• _Try it_
Reproduce the stretch of the conference report from "Sunday morning we" through "in Langley, BC.", changing "picnic shelter" to "pavilion".

• _Passage shown_
Brad and I invited everyone we met at the Arizona Secular AA conference to come to our conference in British Columbia and got several people interested. We got some good ideas for our conference; the Arizona conference was kept simple and flowed smoothly which showed that they had prepared well.

Sunday morning we went to an 8:00 AM traditional AA meeting outdoors held in a large picnic shelter in a park at the foot of a small mountain. Approx 100 people showed up and after preliminary format introduction a speaker told his story for 15 minutes, then they broke into several smaller groups. We joined the newcomers group of about 25 typical members with a few weeks to 40 years of sobriety.

Sunday afternoon at 1:30, we went to We Agnostics secular meeting at the Pigeon Coup where 30 members shared in a way similar to our Many Paths meeting.

Glad to be home after a enjoyable trip of six days, two flights, 1500 highway miles, one conference, four meetings and hundreds of friendly members of AA.

Keep your eyes out for details of our “ONE BIG TENT” Pacific Northwest Secular AA Conference on May 16, 2020 in Langley, BC.


2 Responses

  1. John S says:

    Thanks for the report, Ralph and Gary. I agree with Gary’s statement that we shouldn’t underestimate the reach of secular people within AA. I believe there is enormous interest in secularly formatted AA meetings, and these regional conferences are a great way to reach out to the broader fellowship.

• _Material provided_
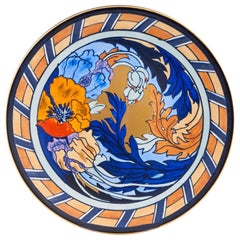A Wood and Sons Wall Plaque by Charlotte Rhead, c1920
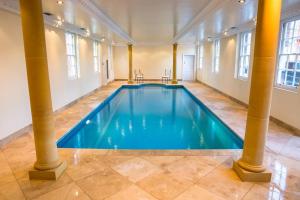 een groot zwembad in een grote kamer met zuilen bij Netley Hall in Shrewsbury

• _Your response_
Sunday morning we went to an 8:00 AM traditional AA meeting outdoors held in a large pavilion in a park at the foot of a small mountain. Approx 100 people showed up and after preliminary format introduction a speaker told his story for 15 minutes, then they broke into several smaller groups. We joined the newcomers group of about 25 typical members with a few weeks to 40 years of sobriety.

Sunday afternoon at 1:30, we went to We Agnostics secular meeting at the Pigeon Coup where 30 members shared in a way similar to our Many Paths meeting.

Glad to be home after a enjoyable trip of six days, two flights, 1500 highway miles, one conference, four meetings and hundreds of friendly members of AA.

Keep your eyes out for details of our “ONE BIG TENT” Pacific Northwest Secular AA Conference on May 16, 2020 in Langley, BC.